Other times, like when she visited the Oceti Sakowin Camp in North Dakota, her focus is on human rights. “I was invited to Standing Rock by the Cheyenne River Sioux tribe last Thanksgiving,” de Carbuccia said. “We did the shrine together,” which features a bison pelt, burning sage, deer antlers, and more–with police and armed militia positioned on a hill above water protectors on the banks of the Missouri River.
De Carbuccia has increasingly looked to collaborate directly with First Peoples and indigenous communities.
If art is a mirror to society, it’s no surprise, then, that in the past year alone, artists have painted watercolors from hard climate data, created posters in memoriam of extinct species, and even had NASA temperature recordings tattooed on their bodies. The next wave, de Carbuccia says, will be even more provocative–and artistic creations will be darker, if things continue unchanged.
“Scientists at one point tried to convince us climate change was real.
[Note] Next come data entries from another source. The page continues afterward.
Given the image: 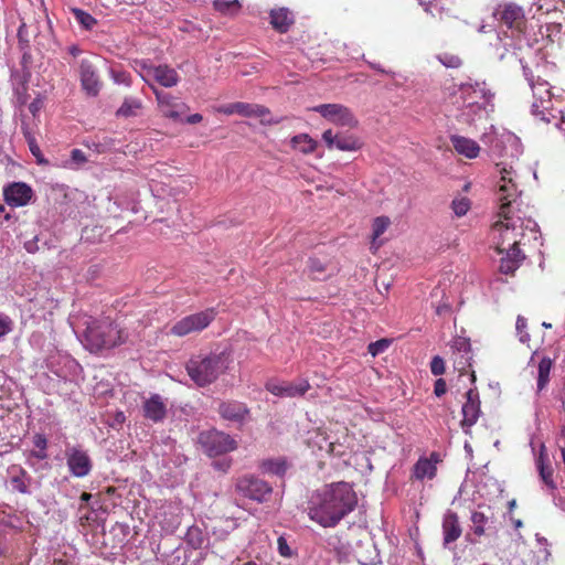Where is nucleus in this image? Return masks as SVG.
<instances>
[{
	"mask_svg": "<svg viewBox=\"0 0 565 565\" xmlns=\"http://www.w3.org/2000/svg\"><path fill=\"white\" fill-rule=\"evenodd\" d=\"M500 174L497 191L500 220L493 224L492 231L498 233L497 249L503 254L505 249L519 248L525 241L536 239L537 224L533 218L522 216L521 210L515 209L520 191L514 181L513 168L502 167Z\"/></svg>",
	"mask_w": 565,
	"mask_h": 565,
	"instance_id": "obj_1",
	"label": "nucleus"
},
{
	"mask_svg": "<svg viewBox=\"0 0 565 565\" xmlns=\"http://www.w3.org/2000/svg\"><path fill=\"white\" fill-rule=\"evenodd\" d=\"M356 504L358 497L352 486L340 481L315 491L306 510L311 521L322 527H334L355 509Z\"/></svg>",
	"mask_w": 565,
	"mask_h": 565,
	"instance_id": "obj_2",
	"label": "nucleus"
},
{
	"mask_svg": "<svg viewBox=\"0 0 565 565\" xmlns=\"http://www.w3.org/2000/svg\"><path fill=\"white\" fill-rule=\"evenodd\" d=\"M232 360L226 352H199L191 355L185 363V370L193 383L206 387L225 374Z\"/></svg>",
	"mask_w": 565,
	"mask_h": 565,
	"instance_id": "obj_3",
	"label": "nucleus"
},
{
	"mask_svg": "<svg viewBox=\"0 0 565 565\" xmlns=\"http://www.w3.org/2000/svg\"><path fill=\"white\" fill-rule=\"evenodd\" d=\"M127 339L128 333L109 319L95 320L85 331V342L90 352L115 348Z\"/></svg>",
	"mask_w": 565,
	"mask_h": 565,
	"instance_id": "obj_4",
	"label": "nucleus"
},
{
	"mask_svg": "<svg viewBox=\"0 0 565 565\" xmlns=\"http://www.w3.org/2000/svg\"><path fill=\"white\" fill-rule=\"evenodd\" d=\"M459 92L463 99L465 115L470 121L476 119L470 113L487 111L488 106L492 107L491 100L494 94L487 88L486 83H465L459 86Z\"/></svg>",
	"mask_w": 565,
	"mask_h": 565,
	"instance_id": "obj_5",
	"label": "nucleus"
},
{
	"mask_svg": "<svg viewBox=\"0 0 565 565\" xmlns=\"http://www.w3.org/2000/svg\"><path fill=\"white\" fill-rule=\"evenodd\" d=\"M198 441L209 457L221 456L237 448L233 437L214 428L200 433Z\"/></svg>",
	"mask_w": 565,
	"mask_h": 565,
	"instance_id": "obj_6",
	"label": "nucleus"
},
{
	"mask_svg": "<svg viewBox=\"0 0 565 565\" xmlns=\"http://www.w3.org/2000/svg\"><path fill=\"white\" fill-rule=\"evenodd\" d=\"M215 317L216 312L213 308L185 316L170 328L169 334L182 338L191 333L201 332L211 324Z\"/></svg>",
	"mask_w": 565,
	"mask_h": 565,
	"instance_id": "obj_7",
	"label": "nucleus"
},
{
	"mask_svg": "<svg viewBox=\"0 0 565 565\" xmlns=\"http://www.w3.org/2000/svg\"><path fill=\"white\" fill-rule=\"evenodd\" d=\"M235 487L242 495L257 502H264L273 492V488L268 482L253 475L238 478Z\"/></svg>",
	"mask_w": 565,
	"mask_h": 565,
	"instance_id": "obj_8",
	"label": "nucleus"
},
{
	"mask_svg": "<svg viewBox=\"0 0 565 565\" xmlns=\"http://www.w3.org/2000/svg\"><path fill=\"white\" fill-rule=\"evenodd\" d=\"M332 124L353 128L358 126V119L350 108L341 104H321L311 108Z\"/></svg>",
	"mask_w": 565,
	"mask_h": 565,
	"instance_id": "obj_9",
	"label": "nucleus"
},
{
	"mask_svg": "<svg viewBox=\"0 0 565 565\" xmlns=\"http://www.w3.org/2000/svg\"><path fill=\"white\" fill-rule=\"evenodd\" d=\"M150 87L156 95L158 108L166 118L177 121L180 120L182 114L189 110V106L179 97L172 96L170 93L159 90L153 85H150Z\"/></svg>",
	"mask_w": 565,
	"mask_h": 565,
	"instance_id": "obj_10",
	"label": "nucleus"
},
{
	"mask_svg": "<svg viewBox=\"0 0 565 565\" xmlns=\"http://www.w3.org/2000/svg\"><path fill=\"white\" fill-rule=\"evenodd\" d=\"M493 18L509 29L521 31L525 17L523 9L513 2L499 3L492 12Z\"/></svg>",
	"mask_w": 565,
	"mask_h": 565,
	"instance_id": "obj_11",
	"label": "nucleus"
},
{
	"mask_svg": "<svg viewBox=\"0 0 565 565\" xmlns=\"http://www.w3.org/2000/svg\"><path fill=\"white\" fill-rule=\"evenodd\" d=\"M66 463L72 476L84 478L93 469V461L86 450L79 446L68 447L65 451Z\"/></svg>",
	"mask_w": 565,
	"mask_h": 565,
	"instance_id": "obj_12",
	"label": "nucleus"
},
{
	"mask_svg": "<svg viewBox=\"0 0 565 565\" xmlns=\"http://www.w3.org/2000/svg\"><path fill=\"white\" fill-rule=\"evenodd\" d=\"M451 360L460 375L466 374L472 365V351L469 339L457 337L451 343Z\"/></svg>",
	"mask_w": 565,
	"mask_h": 565,
	"instance_id": "obj_13",
	"label": "nucleus"
},
{
	"mask_svg": "<svg viewBox=\"0 0 565 565\" xmlns=\"http://www.w3.org/2000/svg\"><path fill=\"white\" fill-rule=\"evenodd\" d=\"M4 202L11 207H22L30 203L34 192L25 182H11L2 190Z\"/></svg>",
	"mask_w": 565,
	"mask_h": 565,
	"instance_id": "obj_14",
	"label": "nucleus"
},
{
	"mask_svg": "<svg viewBox=\"0 0 565 565\" xmlns=\"http://www.w3.org/2000/svg\"><path fill=\"white\" fill-rule=\"evenodd\" d=\"M269 24L279 34H286L296 23V15L287 7H274L268 12Z\"/></svg>",
	"mask_w": 565,
	"mask_h": 565,
	"instance_id": "obj_15",
	"label": "nucleus"
},
{
	"mask_svg": "<svg viewBox=\"0 0 565 565\" xmlns=\"http://www.w3.org/2000/svg\"><path fill=\"white\" fill-rule=\"evenodd\" d=\"M79 77L83 89L89 96H96L100 90V81L93 63L84 58L79 64Z\"/></svg>",
	"mask_w": 565,
	"mask_h": 565,
	"instance_id": "obj_16",
	"label": "nucleus"
},
{
	"mask_svg": "<svg viewBox=\"0 0 565 565\" xmlns=\"http://www.w3.org/2000/svg\"><path fill=\"white\" fill-rule=\"evenodd\" d=\"M462 420L461 426L463 429L473 426L480 416V398L477 390L470 388L466 393V402L462 405Z\"/></svg>",
	"mask_w": 565,
	"mask_h": 565,
	"instance_id": "obj_17",
	"label": "nucleus"
},
{
	"mask_svg": "<svg viewBox=\"0 0 565 565\" xmlns=\"http://www.w3.org/2000/svg\"><path fill=\"white\" fill-rule=\"evenodd\" d=\"M440 461L438 452H431L429 457H420L413 468V477L417 480L434 479L437 475V463Z\"/></svg>",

Today, they don’t even go there–they’re talking about adaptation. I try to communicate resilience. I’ve chosen to believe that we’re not an invasive species, that we can also be a race of dreamers–we can fix things and have power as individually,” she says.
“But practically speaking, we don’t have any more time. It’s over, we’re done. I’m not pointing fingers at anyone, just showing what I’ve seen and illustrating the consequences of our actions as people.”
You can see de Carbuccia’s work in person at permanent art spaces in Milan and New York City.